◆ INPUT ◆
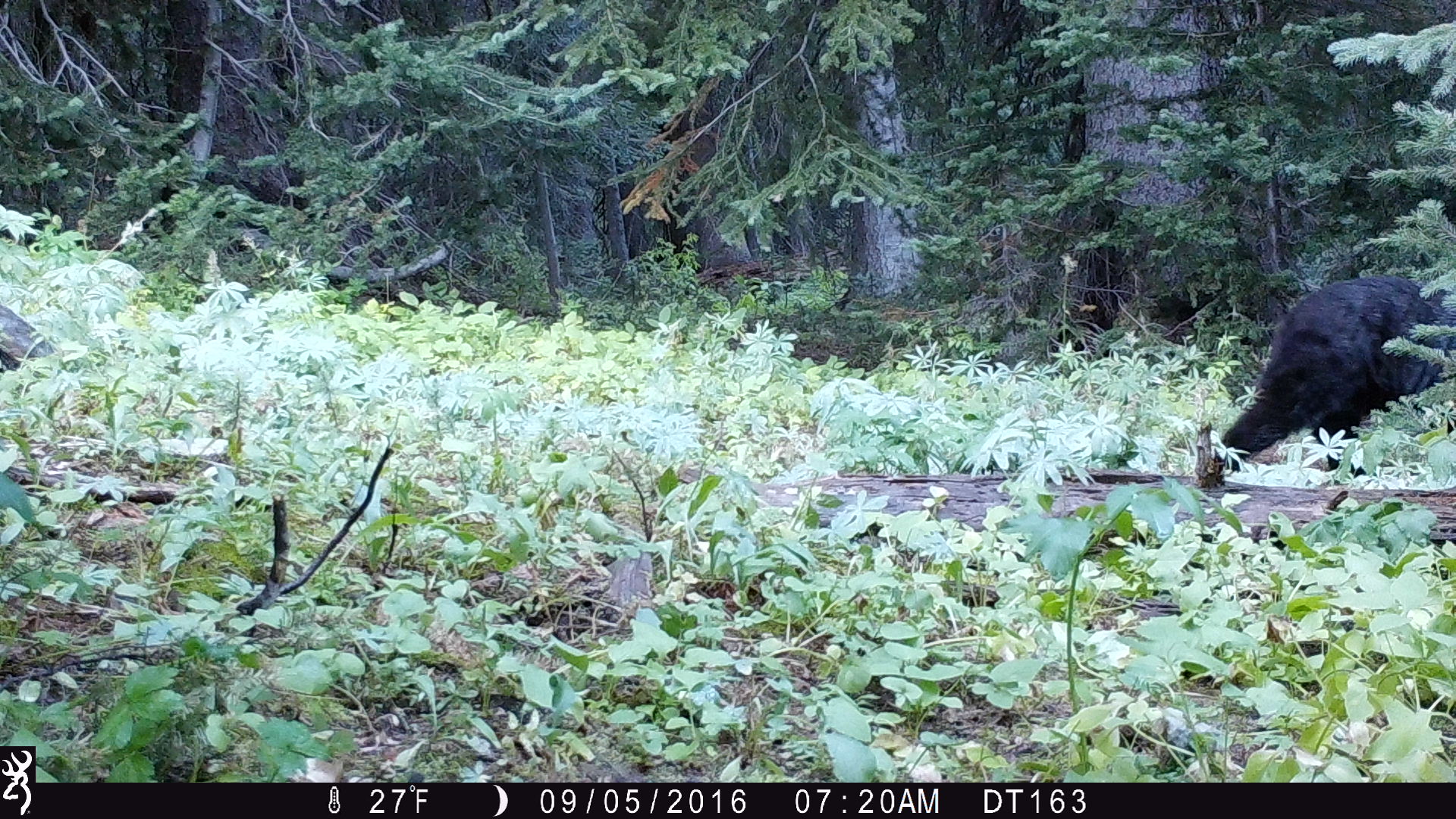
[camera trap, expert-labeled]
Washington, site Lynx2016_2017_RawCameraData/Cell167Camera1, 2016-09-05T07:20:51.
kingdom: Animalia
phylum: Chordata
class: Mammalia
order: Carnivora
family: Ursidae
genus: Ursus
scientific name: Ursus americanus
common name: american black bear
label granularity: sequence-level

◆ PROBLEM DETAILS ◆
Leave out every line before the one containing "genus: Ursus". Transcribe that line and all lines after it through the end of the data above, exactly.

◆ EXERCISE ANSWER ◆
genus: Ursus
scientific name: Ursus americanus
common name: american black bear
label granularity: sequence-level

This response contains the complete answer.